*ASSIGNMENT*
Your response should contain every line from the data below that holds the string "States".

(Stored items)
┌──
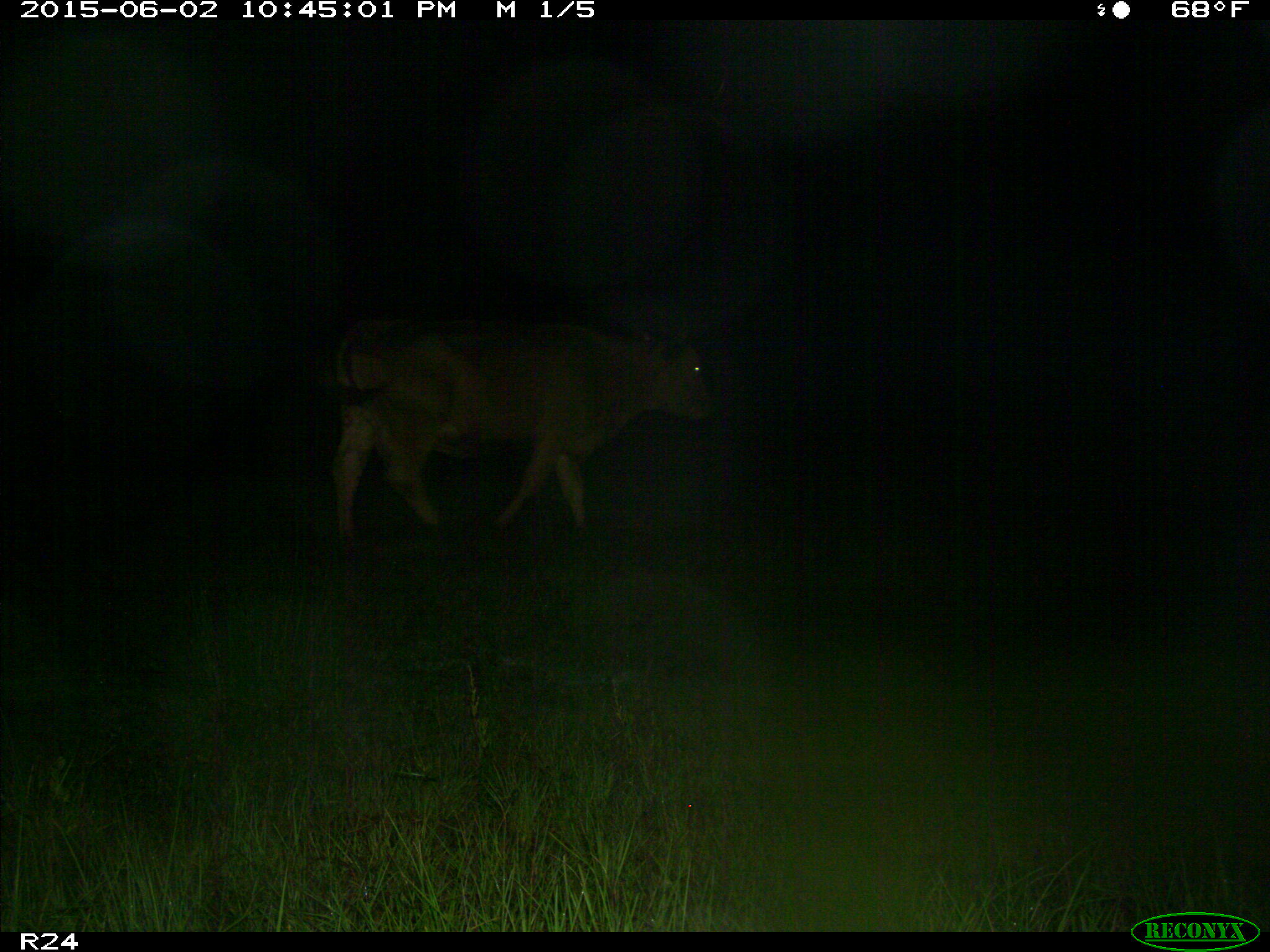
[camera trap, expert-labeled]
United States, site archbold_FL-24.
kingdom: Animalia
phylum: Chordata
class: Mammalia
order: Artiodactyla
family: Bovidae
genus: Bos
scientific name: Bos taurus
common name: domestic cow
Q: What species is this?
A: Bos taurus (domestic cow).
└──
┌──
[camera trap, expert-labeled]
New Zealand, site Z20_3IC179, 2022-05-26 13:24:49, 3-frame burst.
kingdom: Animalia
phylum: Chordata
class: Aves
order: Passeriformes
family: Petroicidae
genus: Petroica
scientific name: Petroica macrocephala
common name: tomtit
└──
┌──
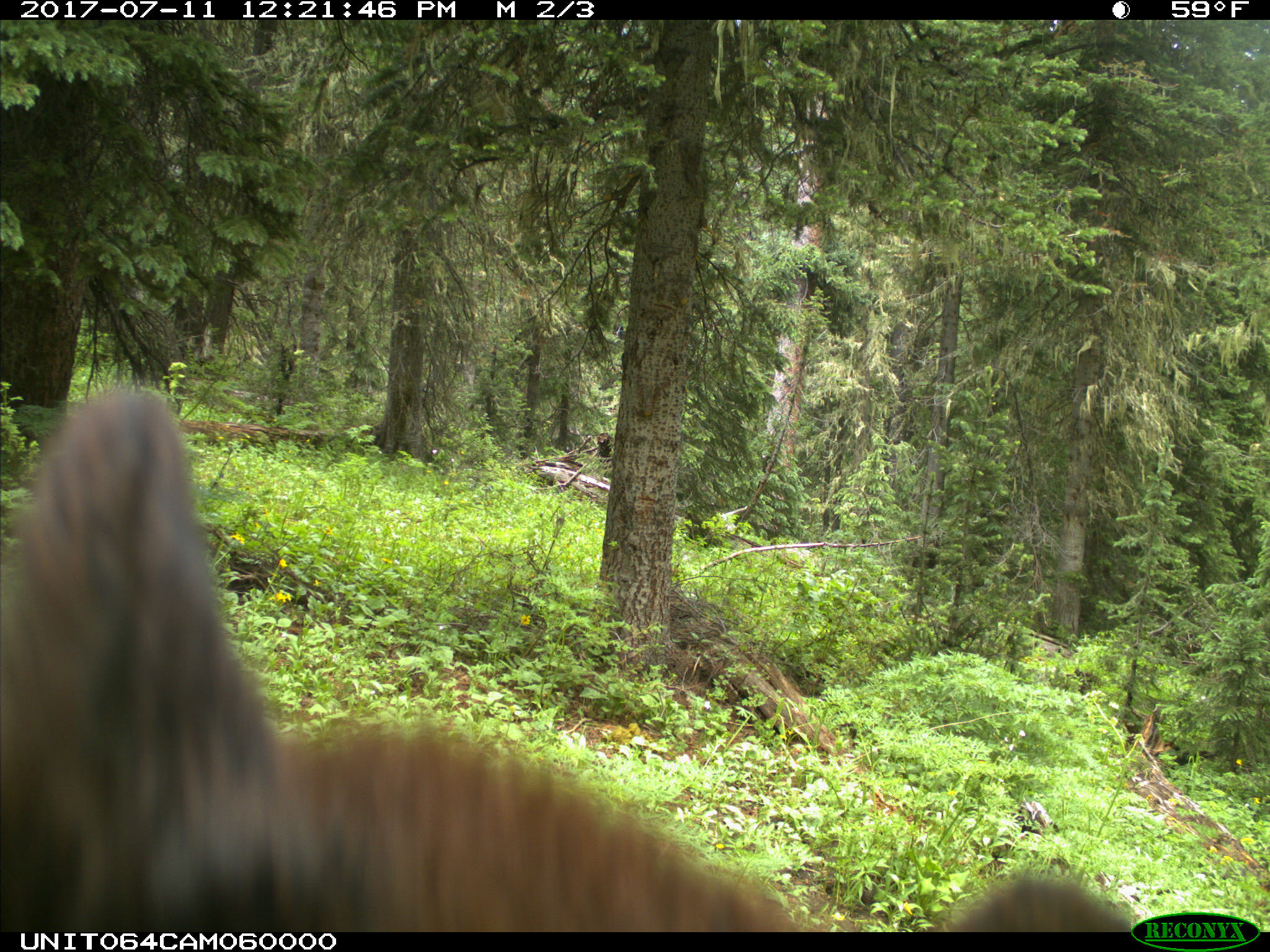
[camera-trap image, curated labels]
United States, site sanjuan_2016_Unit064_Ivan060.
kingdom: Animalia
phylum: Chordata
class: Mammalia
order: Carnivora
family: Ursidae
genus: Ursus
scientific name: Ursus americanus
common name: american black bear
└──
*RESPONSE BOX*
United States, site archbold_FL-24.
United States, site sanjuan_2016_Unit064_Ivan060.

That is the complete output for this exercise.